6 thoughts on “Contact

  1. My 8 year old daughter likely has a tumor that the Doctor is describing as lhermitte-duclos-disease. Can we please contact you for advice?

  2. Is there a number my wife and I can reach you at or would you mind to give us your email address so we can email you our contact information.

    Here is our back ground story. For about 10 days our 8 year old girl, Norah, has headaches and intermittent upset stomachs. We along with our pediatrician thought something else was wrong. Thankfully, the recommended an MRI. The MRI revealed that Norah has hydrocephalus and a large tumor in her cerebellum close to her brain stem. Initially, we were told that we were going to the University of Iowa for emergency surgery. After that, the story changed every several hours as we were passed from doctor to doctor and other areas of the hospital.
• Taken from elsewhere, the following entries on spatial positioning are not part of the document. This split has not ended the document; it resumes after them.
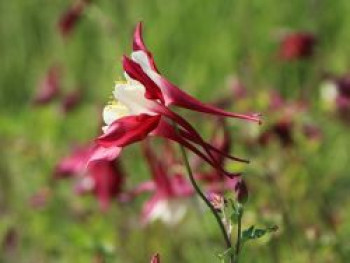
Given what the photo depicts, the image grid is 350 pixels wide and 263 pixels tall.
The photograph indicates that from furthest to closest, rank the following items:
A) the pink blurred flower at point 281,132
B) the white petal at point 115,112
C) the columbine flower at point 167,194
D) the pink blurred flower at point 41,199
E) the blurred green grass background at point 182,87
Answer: the pink blurred flower at point 41,199 < the blurred green grass background at point 182,87 < the pink blurred flower at point 281,132 < the columbine flower at point 167,194 < the white petal at point 115,112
    Once we met the Staff Neurologist who is assigned to Norah, we found that she most likely has Dysplastic Gangliocytoma also known as Lhermitte-Duclos disease. They are saying there is really no boundary to the tumor, and it is hard to tell where the tumor ends and the brain begins. In the case of surgery it would appear as normal brain matter and can really only be identified as a tumor under a microscope or in an MRI. Due to this, the size, and the location in the brain, it is impossible to completely remove the tumor. The Doctor will meet with us Monday night to decide what the next steps are. The tumor is blocking the flow of Cerebral fluid and causing high pressure in her brain. This has to be dealt with. They will somehow relieve the pressure and may perform the biopsy. The biopsy is dangerous itself and sometimes has undesirable side effects.
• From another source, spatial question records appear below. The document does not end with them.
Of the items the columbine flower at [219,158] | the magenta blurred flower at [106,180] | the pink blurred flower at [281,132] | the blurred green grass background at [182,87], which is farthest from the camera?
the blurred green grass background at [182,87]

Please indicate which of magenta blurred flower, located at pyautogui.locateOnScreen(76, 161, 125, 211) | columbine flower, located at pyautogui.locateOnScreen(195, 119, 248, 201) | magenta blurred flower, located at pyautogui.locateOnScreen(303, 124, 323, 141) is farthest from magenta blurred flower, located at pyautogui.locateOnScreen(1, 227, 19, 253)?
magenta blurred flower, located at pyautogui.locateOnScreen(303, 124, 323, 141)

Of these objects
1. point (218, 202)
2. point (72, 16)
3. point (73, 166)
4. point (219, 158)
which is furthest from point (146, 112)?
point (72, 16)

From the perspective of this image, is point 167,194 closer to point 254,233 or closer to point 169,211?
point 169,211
    After the biopsy, if the doctor is correct, there is really no other treatment other than keeping the cranial pressure low and dealing with any further damage the tumor causes.

    We want to learn as much about LDD as possible. We are trying to find if there are any other resources we should put in our doctor’s hand or if there are an other specialist we should have evaluate her MRI and/or condition.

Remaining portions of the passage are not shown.